● Consigne de travail 1: Expliquez en une à trois phrases pourquoi, selon le texte sur le cinéma décolonial, l'idée de « femme » comme catégorie homogène et universelle n'est plus juste.
● Consigne de travail 2: Recopiez, dans le texte sur le cinéma décolonial, le passage dont les premiers mots contiennent « Ces films réalisés » et qui se termine par « et d’une directionnalité. ».

● Extrait fourni:
┄┄┄┄┄┄┄┄┄┄

« En regardant en arrière et vers l’avant (vers le futur-passé), nous pouvons marcher dans le présent-futur ». C’est la traduction de « Qhipnayra uñtasis sarnaqapxañani », un aphorisme aymara que la sociologue bolivienne Silvia Rivera Cusicanqui utilise pour faire allusion à la relecture de l’histoire officielle afin de la décoloniser. Ceci repose sur un désir profond de trouver sa propre mémoire, de formuler des histoires alternatives qui nous renvoient à la pluralité des significations que peut avoir l’histoire, selon les sujets qui font l’histoire et ceux qui la racontent. Partager nos histoires en tant que femmes cinéastes nous permet de corriger les lacunes, les effacements et les incompréhensions de l’histoire audiovisuelle hégémonique écrite depuis un point de vue patriarcal et occidental. Comment la pratique même de la mémorialisation et de la réécriture nous mènent à la formation d’une conscience et d’une identité de soi qui est politique ?
Ces films réalisés par des cinéastes latino-américaines proposent une histoire particulière à rebrousse-poil qui questionne l’empreinte occidentale et blanche du féminisme classique qui a rendu invisibles les femmes noires, indigènes et queer. Auparavant considérées comme femmes du tiers-monde, ces cinéastes latinxs acquièrent la qualité de sujets de leur propre histoire, une écriture qui casse l’unité des faits autour d’une continuité et d’une directionnalité.
Avec ces ruptures, émerge une multiplicité de directions possibles. On parle d’un cinéma décolonial qui propose un nouvel engagement avec l’audiovisuel, qui ouvre l’espace aux questionnements qui ont été souvent réprimés, omis ou supprimés. L’idée de « femme » comme une catégorie homogène et universelle qui partage la même oppression n’est plus juste : définir le féminisme uniquement en termes de genre suppose que notre conscience d’être une femme n’ait rien à voir avec la race, la classe, la nation ou la sexualité. Travailler à partir de l’intersectionnalité nous permet d’avoir une relecture de l’Histoire, de la modernité, de sa colonialité et du patriarcat.

┄┄┄┄┄┄┄┄┄┄

● Informations:
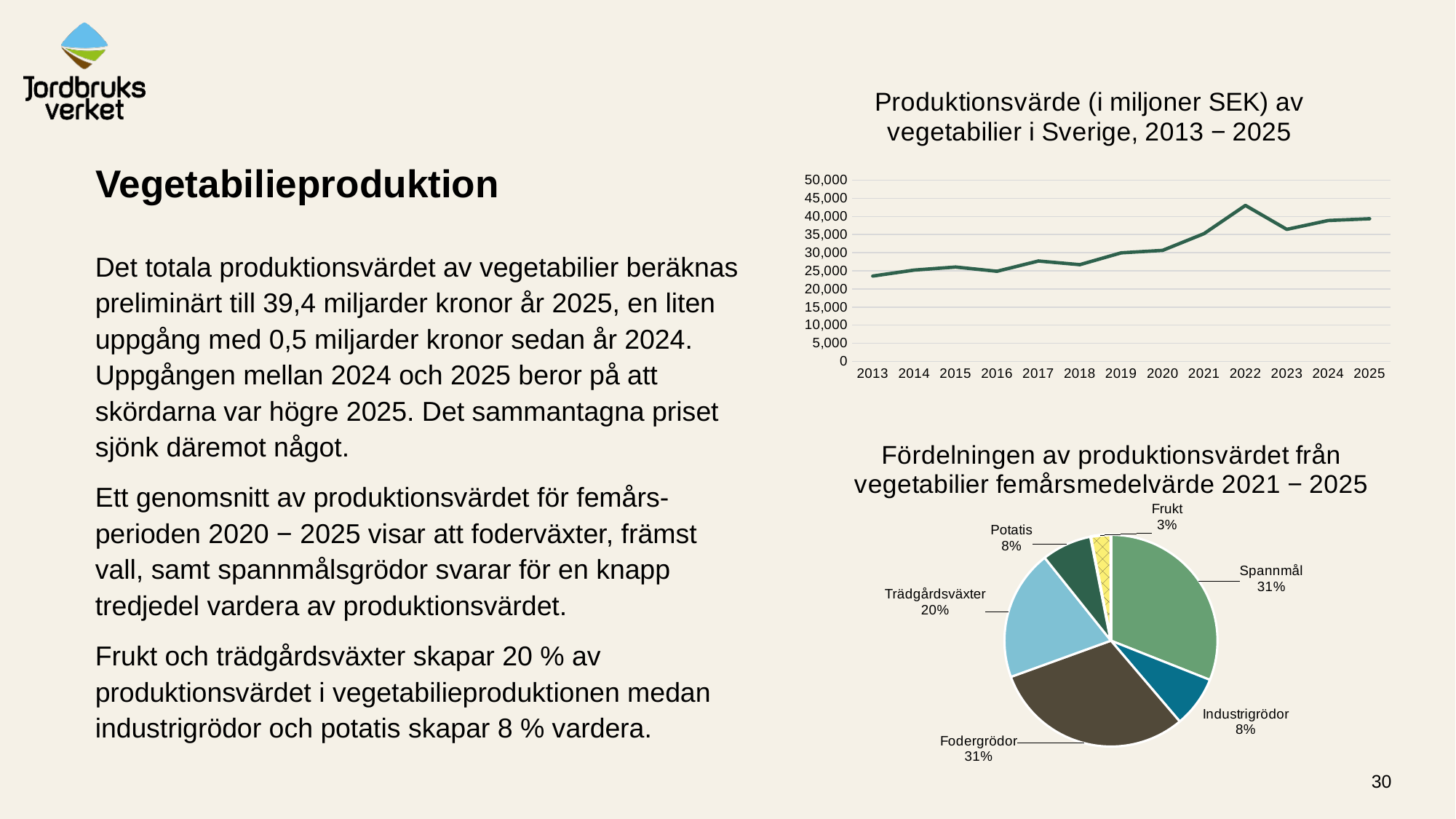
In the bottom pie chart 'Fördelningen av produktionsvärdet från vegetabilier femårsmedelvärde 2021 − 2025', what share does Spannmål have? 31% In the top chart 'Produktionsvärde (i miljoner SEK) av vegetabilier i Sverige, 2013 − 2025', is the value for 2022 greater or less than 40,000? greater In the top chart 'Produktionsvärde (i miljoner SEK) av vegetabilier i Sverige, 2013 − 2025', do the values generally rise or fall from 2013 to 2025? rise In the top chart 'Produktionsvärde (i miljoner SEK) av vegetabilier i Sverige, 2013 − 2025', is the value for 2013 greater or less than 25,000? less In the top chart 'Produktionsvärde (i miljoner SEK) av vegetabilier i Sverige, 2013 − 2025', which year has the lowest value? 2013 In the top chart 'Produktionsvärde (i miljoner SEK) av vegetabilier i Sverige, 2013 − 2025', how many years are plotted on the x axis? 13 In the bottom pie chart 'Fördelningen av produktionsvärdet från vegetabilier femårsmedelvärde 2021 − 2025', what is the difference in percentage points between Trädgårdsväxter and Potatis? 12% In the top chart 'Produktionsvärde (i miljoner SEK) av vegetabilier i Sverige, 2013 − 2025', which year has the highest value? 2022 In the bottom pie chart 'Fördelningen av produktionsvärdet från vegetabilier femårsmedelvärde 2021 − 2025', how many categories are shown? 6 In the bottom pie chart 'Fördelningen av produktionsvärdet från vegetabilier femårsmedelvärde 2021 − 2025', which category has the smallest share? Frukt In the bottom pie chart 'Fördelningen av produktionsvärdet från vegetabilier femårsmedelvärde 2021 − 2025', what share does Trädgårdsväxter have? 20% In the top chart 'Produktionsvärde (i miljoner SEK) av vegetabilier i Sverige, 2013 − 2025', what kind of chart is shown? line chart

┄┄┄┄┄┄┄┄┄┄

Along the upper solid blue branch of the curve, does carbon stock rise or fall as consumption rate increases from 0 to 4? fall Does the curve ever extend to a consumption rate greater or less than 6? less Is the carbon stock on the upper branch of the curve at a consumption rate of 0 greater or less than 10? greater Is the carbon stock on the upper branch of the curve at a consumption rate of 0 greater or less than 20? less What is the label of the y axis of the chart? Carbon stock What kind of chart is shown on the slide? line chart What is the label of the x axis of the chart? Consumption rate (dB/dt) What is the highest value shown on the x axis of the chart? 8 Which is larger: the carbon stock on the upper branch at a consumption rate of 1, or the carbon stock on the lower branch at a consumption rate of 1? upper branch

┄┄┄┄┄┄┄┄┄┄

● Résultat produit 1: Définir le féminisme uniquement en termes de genre suppose que la conscience d'être une femme n'a rien à voir avec la race, la classe, la nation ou la sexualité. Or cette conscience en dépend aussi. L'idée d'une oppression commune à toutes les femmes n'est donc plus tenable.

● Résultat produit 2:
Ces films réalisés par des cinéastes latino-américaines proposent une histoire particulière à rebrousse-poil qui questionne l’empreinte occidentale et blanche du féminisme classique qui a rendu invisibles les femmes noires, indigènes et queer. Auparavant considérées comme femmes du tiers-monde, ces cinéastes latinxs acquièrent la qualité de sujets de leur propre histoire, une écriture qui casse l’unité des faits autour d’une continuité et d’une directionnalité.